DESCRIPTION (provided by applicant): A complete hydatidiform mole (CHM) is an abnormal pregnancy with hyperproliferative trophoblast and no fetus. Genetically, most CHM are diploid androgenetic (AnCHM), containing only paternal DNA. This results in uniparental paternal disomy of all chromosomes and AnCHM can therefore be considered a genome-wide imprinting disorder with unbalanced expression of imprinted genes, which results in abnormal trophoblast development. Interestingly, rare familial and non-familial recurrent hydatidiform moles have normal biparental inheritance (BiCHM), but have genome-wide defects of imprinting marks that are established in the female gamete. Affected women in these families have an autosomal recessive mutation linked in most cases to 19q13.4. The hypothesis for this project is that CHM as a disorder creates an ideal resource to study genomic imprinting in reproductive health and disease. By combining studies on BiCHM and AnCHM, we have an opportunity to identify in parallel a gene that affects establishment of imprinting marks as well as its targets. In specific aims 1 and 2 we propose to study DNA from affected women with familial and non-familial recurrent CHM to identify the gene that, when mutated, causes the development of BiCHM with genome-wide imprinting abnormalities. Identifying this gene will significantly contribute to the understanding of how maternal imprinting marks are established in the female gamete or maintained in the early embryo. In specific aims 3 and 4 we will perform DNA methylation screens to find imprinted genes in AnCHM. This will lead to the discovery of novel genes that are imprinted in trophoblast. A subset of which will be those targets of the BiCHM gene that are responsible for the CHM phenotype. Together these studies will benefit our understanding of the pathogenesis of CHM and the role of imprinted genes in placental function and fetal development.

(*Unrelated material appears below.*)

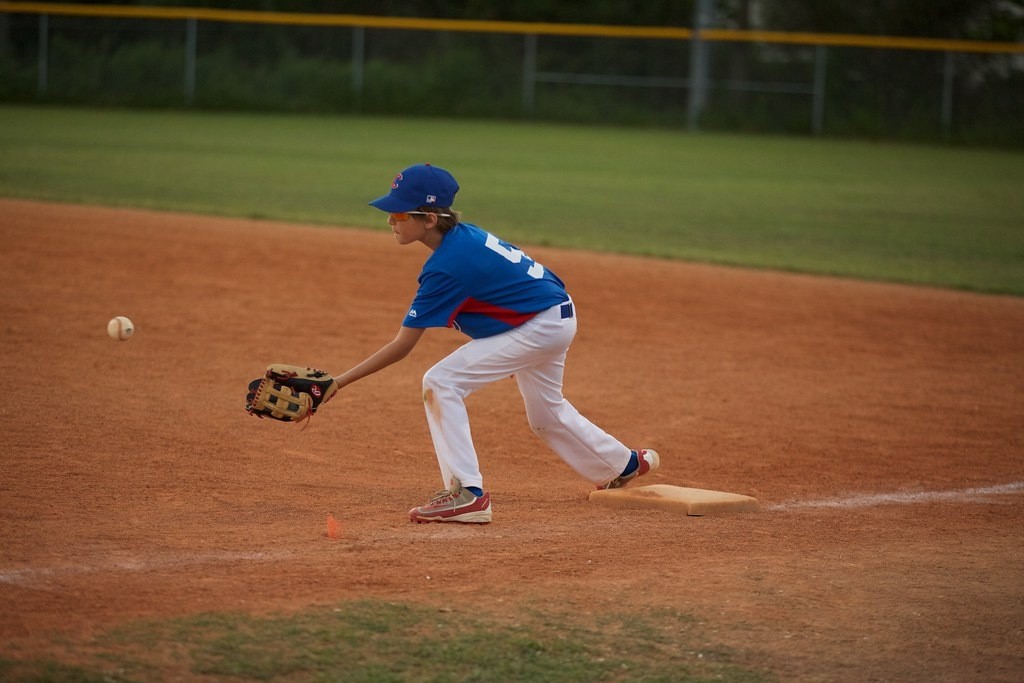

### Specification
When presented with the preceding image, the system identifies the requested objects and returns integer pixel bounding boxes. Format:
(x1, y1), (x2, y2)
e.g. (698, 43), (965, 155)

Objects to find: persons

描述（由申请人提供）：完全性葡萄胎（CHM）是一种滋养层过度增殖且无胎儿的异常妊娠。从遗传学上来说，大多数 CHM 是二倍体雄激素遗传 (AnCHM)，仅包含父本 DNA。这导致所有染色体的单亲父本二体性，因此 AnCHM 可以被认为是一种全基因组印记疾病，印记基因表达不平衡，导致滋养层发育异常。有趣的是，罕见的家族性和非家族性复发性葡萄胎具有正常的双亲遗传（BiCHM），但具有在雌配子中建立的全基因组印记标记缺陷。这些家庭中受影响的女性患有常染色体隐性突变，在大多数情况下与 19q13.4 相关。 该项目的假设是，CHM 作为一种疾病为研究生殖健康和疾病中的基因组印记创造了理想的资源。通过结合 BiCHM 和 AnCHM 的研究，我们有机会同时鉴定影响印记标记建立及其靶标的基因。在具体目标 1 和 2 中，我们建议研究患有家族性和非家族性复发性 CHM 的受影响女性的 DNA，以确定突变时导致出现具有全基因组印记异常的 BiCHM 的基因。识别该基因将极大地有助于了解母体印记标记是如何在雌性配子中建立或在早期胚胎中维持的。在具体目标 3 和 4 中，我们将进行 DNA 甲基化筛选，以寻找 AnCHM 中的印记基因。这将导致印记在滋养层中的新基因的发现。其中的一个子集是 BiCHM 基因的靶标，这些靶标负责 CHM 表型。这些研究将有助于我们了解 CHM 的发病机制以及印记基因在胎盘功能和胎儿发育中的作用。